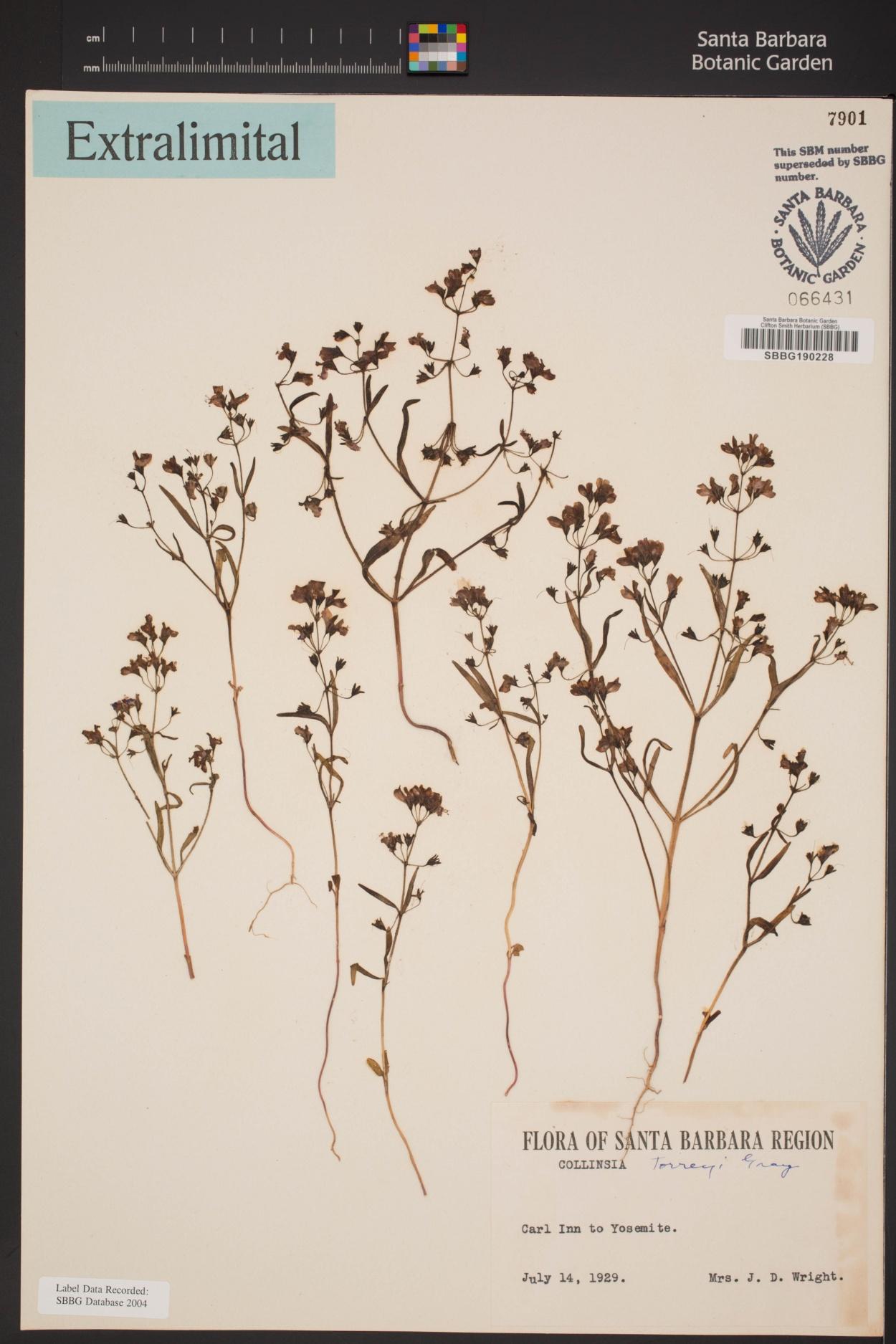 Collinsia torreyi var. latifolia image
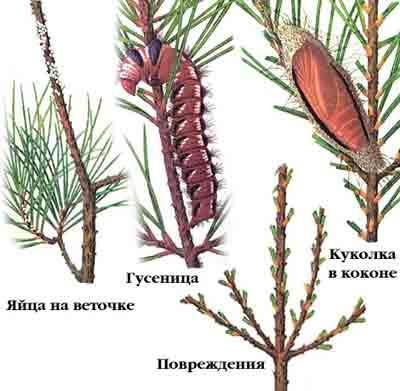 Шелкопряд сосновый — Dendrolimus pini (L.)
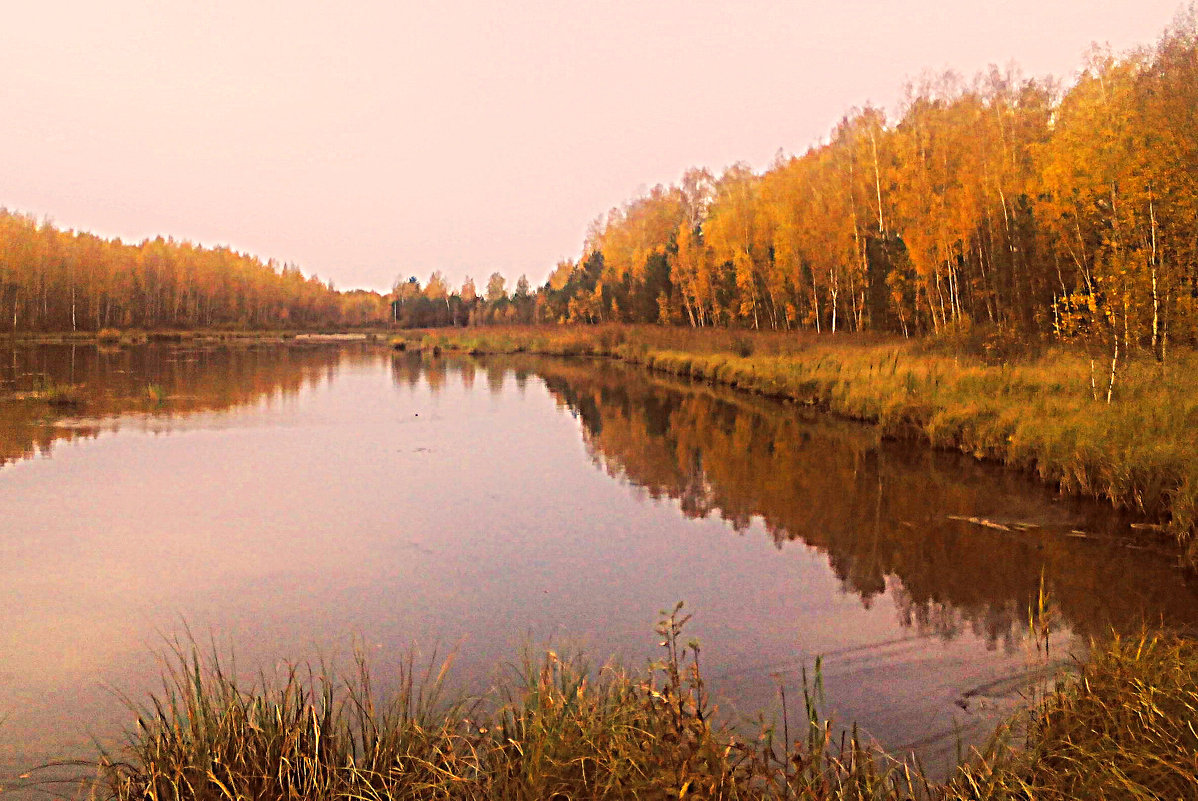 осень... - александр дмитриев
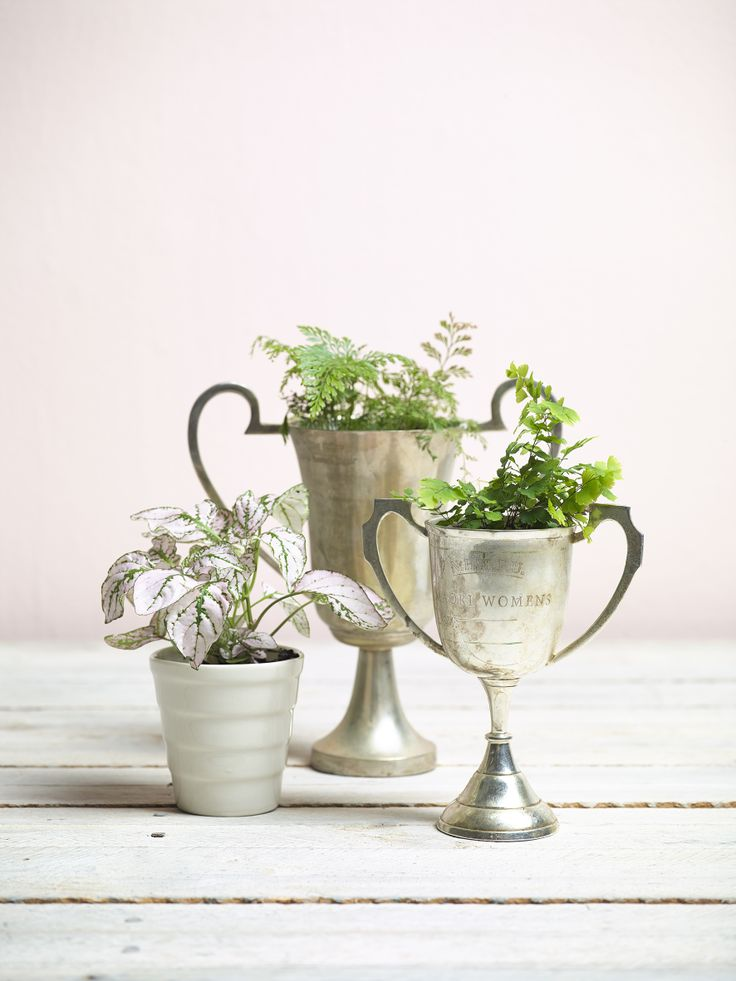 Trophies - Plant vintage trophies with herbs or indoor varieties. Created by Juliette Wanty. Photography by Melanie Jenkins. Your Home & Garden March 2014.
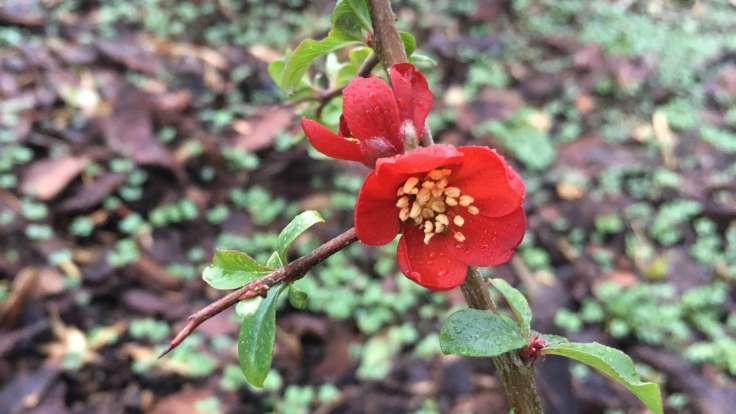 Red flower on spiky branch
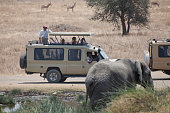 People in jeep admiring elephant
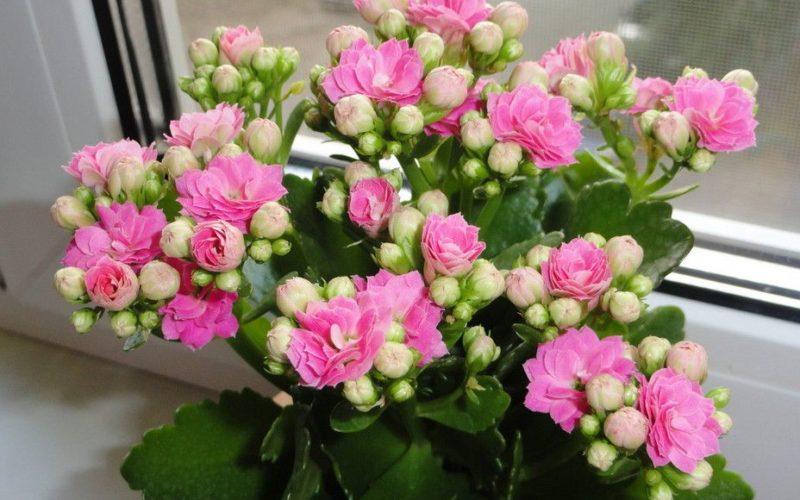 Что за домашний цветок с маленькими розовыми цветочками?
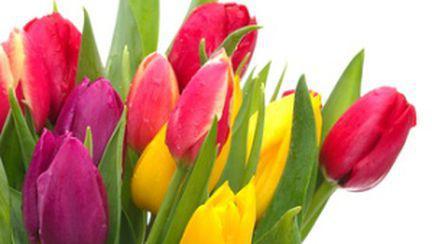 Beneficiile terapiei cu flori
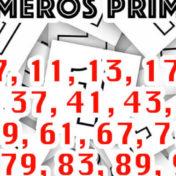 Em busca dos números primos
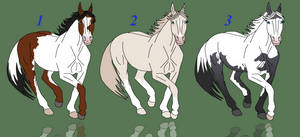 Draw to adopts
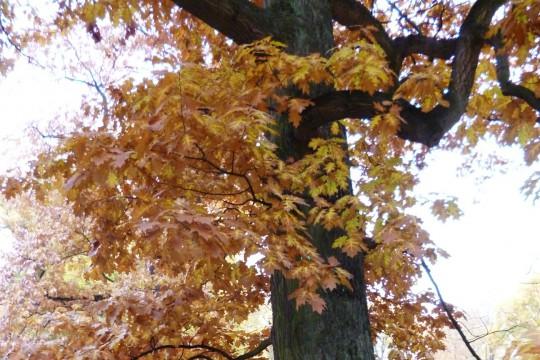 Badacze przyrody 2013_O czym szumią drzewa1. fot. Julia Dobrzańska.JPG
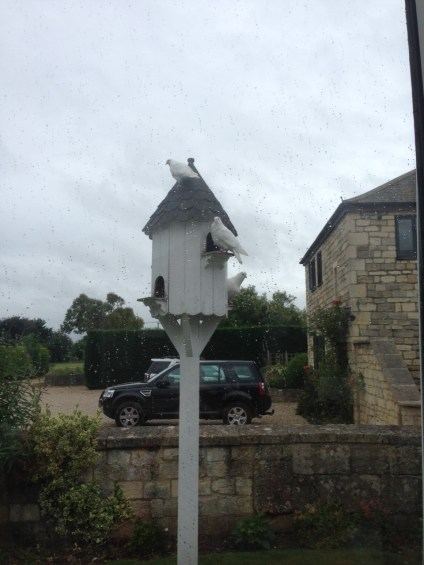 Bradford-on-Avon-Doves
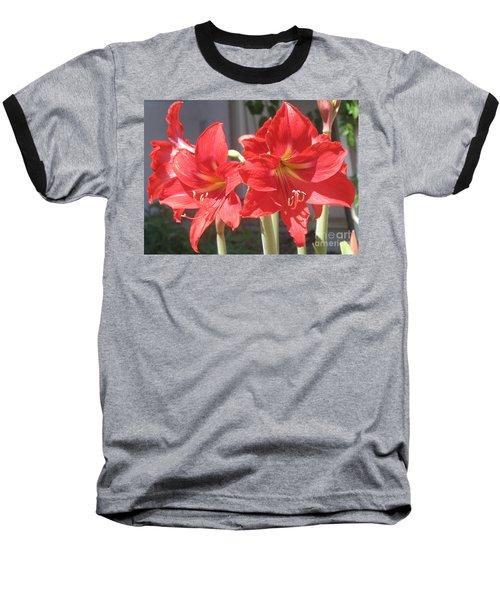 Red Amaryllis Baseball T-Shirt by Kume Bryant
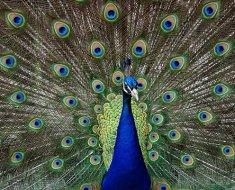 Индийский павлин обычного окраса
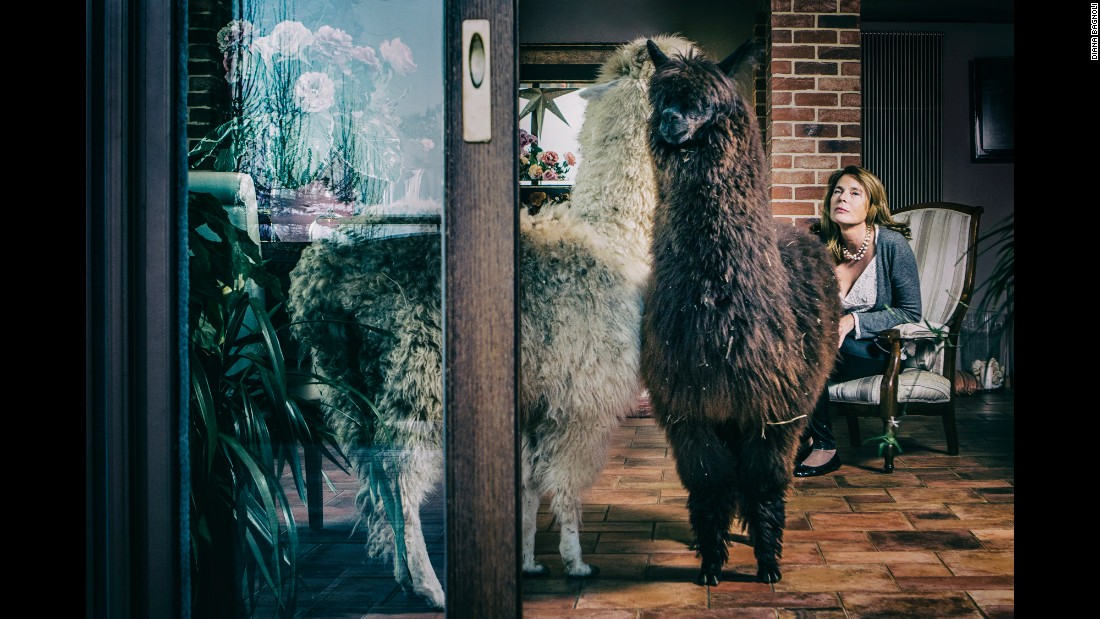 Monica Balestra lives with alpacas in Mondovi, Italy. They have lots of open space to roam, Bagnoli said.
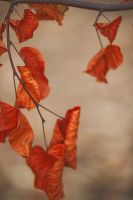 Autumn leaves 2 by wfpronge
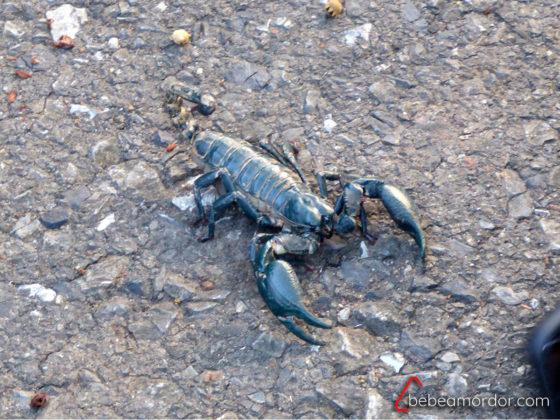 escorpión en parque nacional Khao Yai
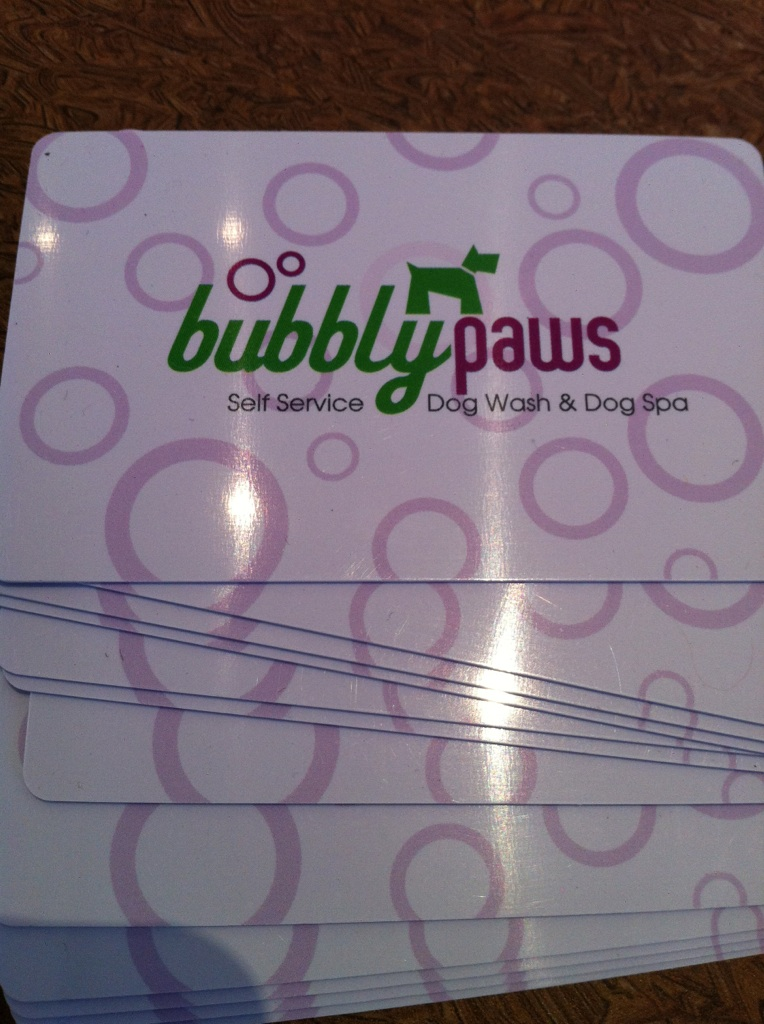 bubbly paws dog wash and dog grooming gift card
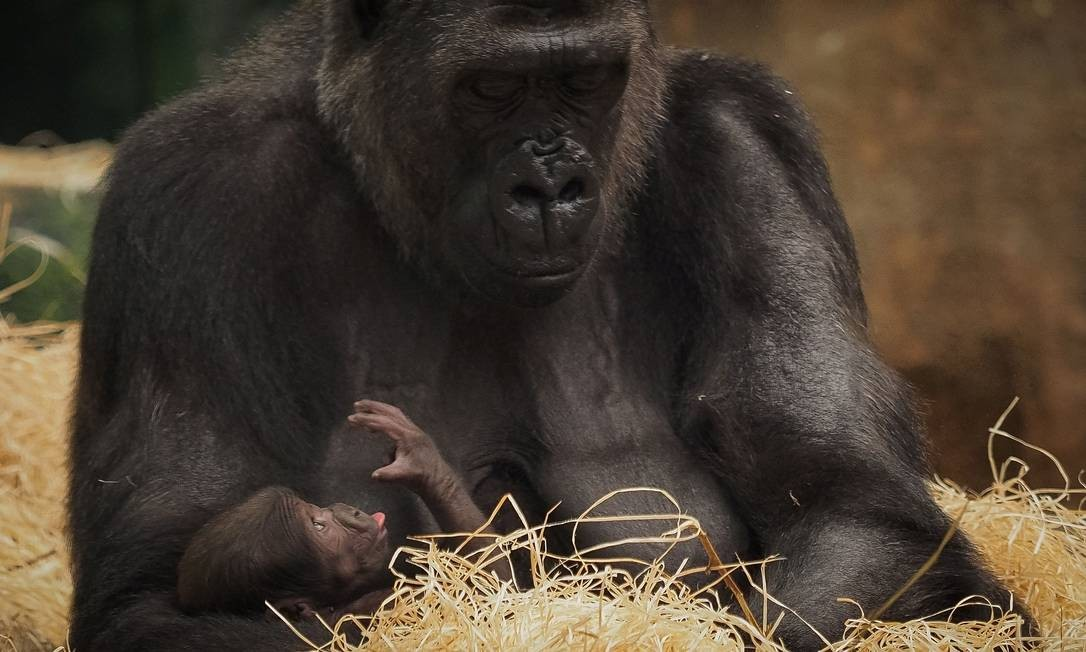 O bebê gorila é uma das novas atrações do zoológico. Uma dessas imagens que não se vê do alto de um teleférico Foto: GUILLAUME SOUVANT / AFP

--*--

→ **What you need to do**
Starting at the line that holds "Что за домашний", copy each line exactly through the end of the material above, keeping both ends and dropping the pictures.

→ **Solved problem**
 Что за домашний цветок с маленькими розовыми цветочками?
 Beneficiile terapiei cu flori
 Em busca dos números primos
 Draw to adopts
 Badacze przyrody 2013_O czym szumią drzewa1. fot. Julia Dobrzańska.JPG
 Bradford-on-Avon-Doves
 Red Amaryllis Baseball T-Shirt by Kume Bryant
 Индийский павлин обычного окраса
 Monica Balestra lives with alpacas in Mondovi, Italy. They have lots of open space to roam, Bagnoli said.
 Autumn leaves 2 by wfpronge
 escorpión en parque nacional Khao Yai
 bubbly paws dog wash and dog grooming gift card
 O bebê gorila é uma das novas atrações do zoológico. Uma dessas imagens que não se vê do alto de um teleférico Foto: GUILLAUME SOUVANT / AFP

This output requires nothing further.